In-group sexual preferences may be easy to demonstrate sociologically, but documented biases are usually subject to cultural explanations. I think this line of research — tracking female in-group preference with the hormonal cycle — may be especially important because it’s almost impossible to explain in terms that don’t fit most comfortably with a model of kin-selection that favors distant ethnic cues. If such biological favoritism was selected to impose an behavioral ovulation-peaked mating script, then the foundational reasoning of Salter’s “genetic interests” theory (which is often dismissed as a modern example of crude “group adaptation”), is strengthened, even if his ethical conclusions remain a non-sequitur. It will be interesting to see if the experiment is repeated, and tested across races.
July 1, 2009 at 5:58 pm
In the hunter-gatherer era I think most neighboring tribes were closely related enough that interbreeding would not the standards of “miscegnation” in the modern globalized world.
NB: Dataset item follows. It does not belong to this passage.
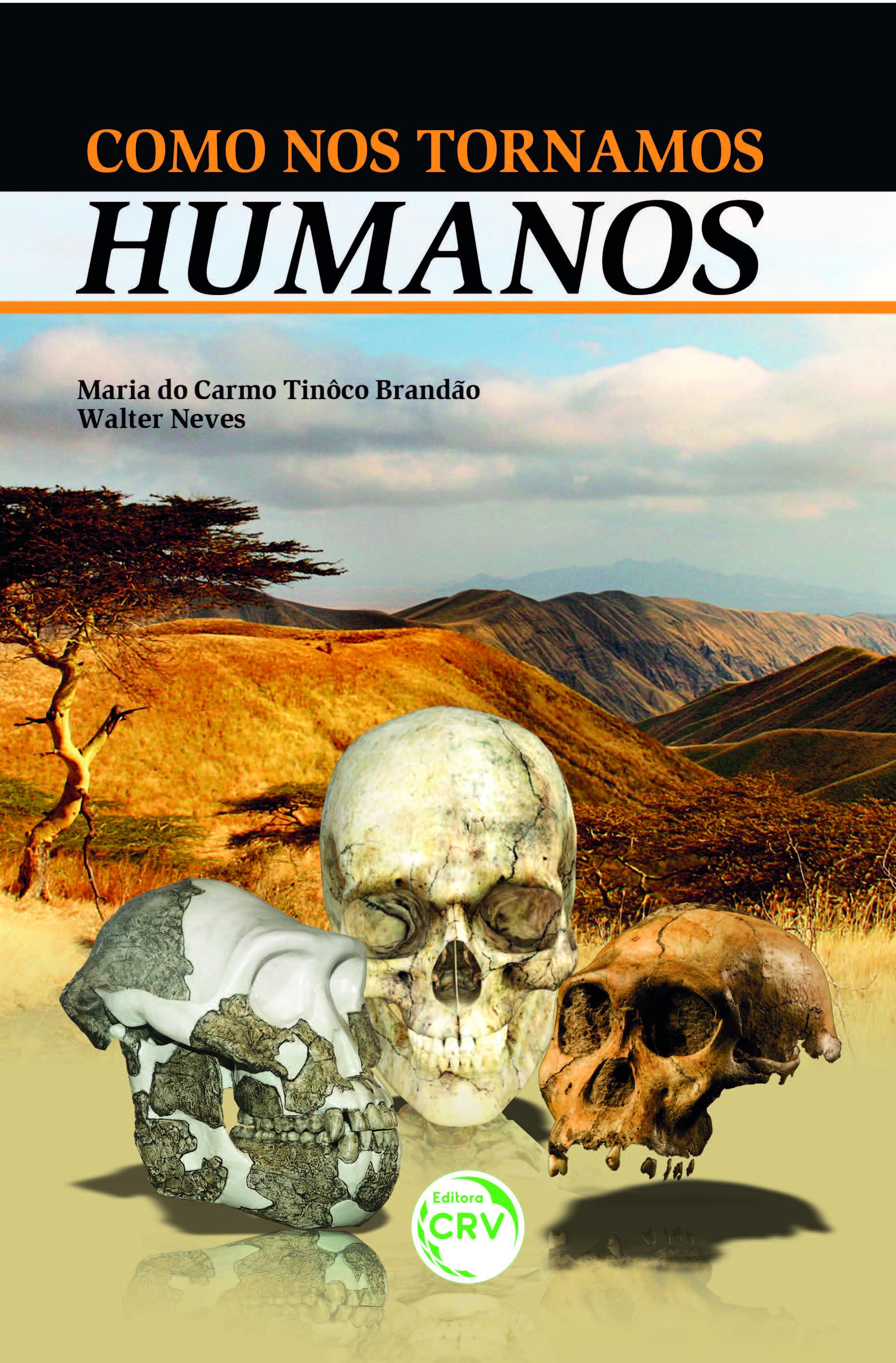 Capa do livro: COMO NOS TORNAMOS HUMANOS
That actually reminds me of a bit I read in John Maynard Smith’s The Theory of Evolution. Animals normally prefer to mate with hybrids (although that may merely be a side effect of their more vigorous nature) but speciation can also cause preferences to go the other way. It usually begins with incompatible mutations in different populations resulting in hybrid depression, which then results in selection for behavioral barriers to mating.
Speaking of Salter, I noted elsewhere a recent study that seems to conflict with his theories (which I admit to not actually having read in anything other than summary form).
It is commonly observed that women are more religious and conscientious, in addition to having these ingroup preferences for mating (men in contrast will chase anything in a skirt and sometimes out of it). One explanation is that their status is more tied into their relationship with the small-group community. Men are more likely to be immigrants, as they are permitted to reach for high status in a more autonomous sense. In the “jealousy” belt of polygamy women are essentially owned by their family/clan to be sold into marriage by their fathers/brothers. It would be considered very bad for a woman to signal disloyalty and independence. Men can get away with being more “uppity” and wanting to sow their wild oats with foreign women. That’s an explanation that doesn’t require group selection, but selection on individuals of the group by their group environment. I also believe that the impulse toward war is not that adaptive for the group itself, but a way of jockeying for position within the group.